Para Yuri, esse tipo de ação artística é uma resposta às ações que tentam diminuir a voz e o espaço de pessoas como ela. “Tudo o que se almeja é que a gente não tenha memória. Que a gente se esqueça dos processos que pautaram nós e nossos ancestrais. E nós trazemos a memória contra o apagamento sistemático de nossas vidas”, defende.

Expectativas
A publicação deste trabalho representa, para Yuri, a expectativa de conseguir alguns avanços em sua carreira, inclusive, no sentido financeiro, o que iria ajudá-la e também dar a opção de conseguir cooperar com outros parceiros. “Esse livro precisa me ajudar a sobreviver. A viver dignamente dentro desse processo de eu poder colaborar com meus irmãos e irmãs. De eu poder colaborar com muitas lutas sociais, porque eu não penso só em mim”, conta. 

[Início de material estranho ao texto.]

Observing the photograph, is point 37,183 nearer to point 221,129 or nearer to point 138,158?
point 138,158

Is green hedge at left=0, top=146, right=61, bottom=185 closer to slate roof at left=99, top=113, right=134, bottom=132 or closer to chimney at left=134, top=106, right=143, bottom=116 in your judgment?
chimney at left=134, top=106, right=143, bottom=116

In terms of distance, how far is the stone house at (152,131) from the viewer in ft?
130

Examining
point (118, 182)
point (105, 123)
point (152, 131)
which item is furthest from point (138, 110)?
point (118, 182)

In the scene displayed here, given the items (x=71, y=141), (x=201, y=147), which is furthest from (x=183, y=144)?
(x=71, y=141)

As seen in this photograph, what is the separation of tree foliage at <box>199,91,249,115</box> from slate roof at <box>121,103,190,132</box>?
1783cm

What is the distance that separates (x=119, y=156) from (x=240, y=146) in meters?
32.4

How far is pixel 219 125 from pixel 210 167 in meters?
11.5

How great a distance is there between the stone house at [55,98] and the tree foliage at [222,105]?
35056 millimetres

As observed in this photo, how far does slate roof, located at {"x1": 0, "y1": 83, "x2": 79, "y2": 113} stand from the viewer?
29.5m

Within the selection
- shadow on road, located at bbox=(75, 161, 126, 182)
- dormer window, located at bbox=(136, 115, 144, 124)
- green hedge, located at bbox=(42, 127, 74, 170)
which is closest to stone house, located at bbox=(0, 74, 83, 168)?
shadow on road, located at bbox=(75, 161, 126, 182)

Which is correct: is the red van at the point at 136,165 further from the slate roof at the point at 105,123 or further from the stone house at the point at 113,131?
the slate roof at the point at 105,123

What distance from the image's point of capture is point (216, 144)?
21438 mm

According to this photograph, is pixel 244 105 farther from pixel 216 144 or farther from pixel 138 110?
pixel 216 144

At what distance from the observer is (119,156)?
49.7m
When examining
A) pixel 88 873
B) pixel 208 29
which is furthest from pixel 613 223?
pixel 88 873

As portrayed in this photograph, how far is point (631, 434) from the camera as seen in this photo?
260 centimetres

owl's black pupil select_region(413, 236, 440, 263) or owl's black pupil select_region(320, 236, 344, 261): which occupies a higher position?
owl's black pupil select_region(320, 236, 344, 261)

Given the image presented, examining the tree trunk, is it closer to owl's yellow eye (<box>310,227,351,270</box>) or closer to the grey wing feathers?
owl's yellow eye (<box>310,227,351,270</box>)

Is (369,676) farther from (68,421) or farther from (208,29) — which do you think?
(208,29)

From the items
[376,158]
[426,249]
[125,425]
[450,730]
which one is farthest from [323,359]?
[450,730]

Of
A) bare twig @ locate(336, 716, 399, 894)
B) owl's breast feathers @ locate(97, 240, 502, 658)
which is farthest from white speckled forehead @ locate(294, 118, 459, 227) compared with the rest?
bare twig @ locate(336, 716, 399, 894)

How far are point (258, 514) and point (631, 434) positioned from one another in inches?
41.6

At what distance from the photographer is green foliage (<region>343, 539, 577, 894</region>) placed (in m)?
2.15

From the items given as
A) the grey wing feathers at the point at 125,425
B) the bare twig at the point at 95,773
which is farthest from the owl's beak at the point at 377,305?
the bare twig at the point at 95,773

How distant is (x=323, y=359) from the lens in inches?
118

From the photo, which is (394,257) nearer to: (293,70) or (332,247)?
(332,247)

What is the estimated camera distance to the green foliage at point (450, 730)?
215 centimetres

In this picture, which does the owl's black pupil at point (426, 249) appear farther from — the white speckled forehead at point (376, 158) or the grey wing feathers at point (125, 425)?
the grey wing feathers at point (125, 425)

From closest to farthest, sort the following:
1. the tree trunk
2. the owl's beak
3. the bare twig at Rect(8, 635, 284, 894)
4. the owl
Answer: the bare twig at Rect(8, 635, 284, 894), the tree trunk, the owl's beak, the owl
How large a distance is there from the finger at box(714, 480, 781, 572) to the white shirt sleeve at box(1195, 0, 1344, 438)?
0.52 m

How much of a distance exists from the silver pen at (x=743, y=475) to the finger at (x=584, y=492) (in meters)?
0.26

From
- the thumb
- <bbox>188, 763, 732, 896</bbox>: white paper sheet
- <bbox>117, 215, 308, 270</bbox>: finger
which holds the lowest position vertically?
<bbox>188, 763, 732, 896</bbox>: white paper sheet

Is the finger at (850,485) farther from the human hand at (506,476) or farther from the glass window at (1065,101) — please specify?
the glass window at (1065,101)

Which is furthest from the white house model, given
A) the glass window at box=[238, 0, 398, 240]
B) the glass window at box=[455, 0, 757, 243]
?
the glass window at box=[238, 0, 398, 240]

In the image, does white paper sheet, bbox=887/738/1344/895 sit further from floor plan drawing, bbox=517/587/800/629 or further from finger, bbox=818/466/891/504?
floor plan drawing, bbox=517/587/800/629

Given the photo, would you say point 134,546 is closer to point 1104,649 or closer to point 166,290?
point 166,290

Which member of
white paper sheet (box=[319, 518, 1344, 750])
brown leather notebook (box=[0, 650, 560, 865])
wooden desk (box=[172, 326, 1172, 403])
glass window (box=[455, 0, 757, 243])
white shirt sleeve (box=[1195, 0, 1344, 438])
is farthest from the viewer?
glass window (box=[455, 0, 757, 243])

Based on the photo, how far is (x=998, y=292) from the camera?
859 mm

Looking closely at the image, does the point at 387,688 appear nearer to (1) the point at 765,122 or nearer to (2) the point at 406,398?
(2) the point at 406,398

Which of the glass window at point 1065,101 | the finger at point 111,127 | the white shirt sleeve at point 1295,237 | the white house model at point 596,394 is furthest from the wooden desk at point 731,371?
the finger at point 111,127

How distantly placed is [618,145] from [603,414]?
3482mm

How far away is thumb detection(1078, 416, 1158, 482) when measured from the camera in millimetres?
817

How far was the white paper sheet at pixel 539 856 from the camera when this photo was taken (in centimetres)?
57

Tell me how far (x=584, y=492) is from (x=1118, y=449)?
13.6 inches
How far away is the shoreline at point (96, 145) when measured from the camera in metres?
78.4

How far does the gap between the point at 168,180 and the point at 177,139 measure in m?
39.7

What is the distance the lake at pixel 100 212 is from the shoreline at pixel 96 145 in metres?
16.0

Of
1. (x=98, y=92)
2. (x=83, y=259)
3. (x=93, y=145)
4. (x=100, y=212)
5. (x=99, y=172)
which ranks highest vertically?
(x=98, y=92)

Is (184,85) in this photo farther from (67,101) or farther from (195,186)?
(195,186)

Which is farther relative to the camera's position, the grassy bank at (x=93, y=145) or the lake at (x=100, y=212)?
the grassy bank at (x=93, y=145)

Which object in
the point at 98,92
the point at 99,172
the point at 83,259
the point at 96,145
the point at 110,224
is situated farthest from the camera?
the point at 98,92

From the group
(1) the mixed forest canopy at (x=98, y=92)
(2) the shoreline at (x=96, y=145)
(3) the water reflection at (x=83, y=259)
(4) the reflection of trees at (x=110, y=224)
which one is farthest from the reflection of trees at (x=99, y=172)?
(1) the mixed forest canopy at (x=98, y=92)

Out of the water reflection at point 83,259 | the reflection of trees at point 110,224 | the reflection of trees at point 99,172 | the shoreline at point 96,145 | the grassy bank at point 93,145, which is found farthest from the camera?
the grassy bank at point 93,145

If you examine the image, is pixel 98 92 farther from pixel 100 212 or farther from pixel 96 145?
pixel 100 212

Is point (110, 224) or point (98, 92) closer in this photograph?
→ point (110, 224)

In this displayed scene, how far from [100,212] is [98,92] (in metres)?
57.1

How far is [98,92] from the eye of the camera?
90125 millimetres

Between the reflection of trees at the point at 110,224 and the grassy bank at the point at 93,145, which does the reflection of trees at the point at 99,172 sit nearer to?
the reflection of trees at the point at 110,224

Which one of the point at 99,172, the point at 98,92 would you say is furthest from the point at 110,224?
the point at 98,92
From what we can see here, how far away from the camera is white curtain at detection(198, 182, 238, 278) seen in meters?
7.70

Além do livro, Yuri já tem outros projetos em mente. Em dezembro, irá estrear a performance “Em Nome da Razão” que surgiu através do seu próprio projeto de pesquisa de mestrado e que se propõe a investigar a relação entre a loucura e a sociedade contemporânea, baseando-se em uma perspectiva que reconfigura estados e sensações vivenciados por Yuri a partir de processos psicóticos e de internamento sofridos por ela. 

O espetáculo ficará em cartaz nos dias 4, 5, 6, 11, 12 e 13 no Teatro Gamboa Nova, no Largo dos Aflitos. Mais informações podem ser conferidas clicando aqui.

Para Yuri, tanto o livro, como as performances e estudos que já fez e continua fazendo, são ações que não podem parar de acontecer: “Nós não escolhemos não ter paz. Nós lutamos para que haja paz, mas, como diz Jota Mombaça, a paz não é uma opção”.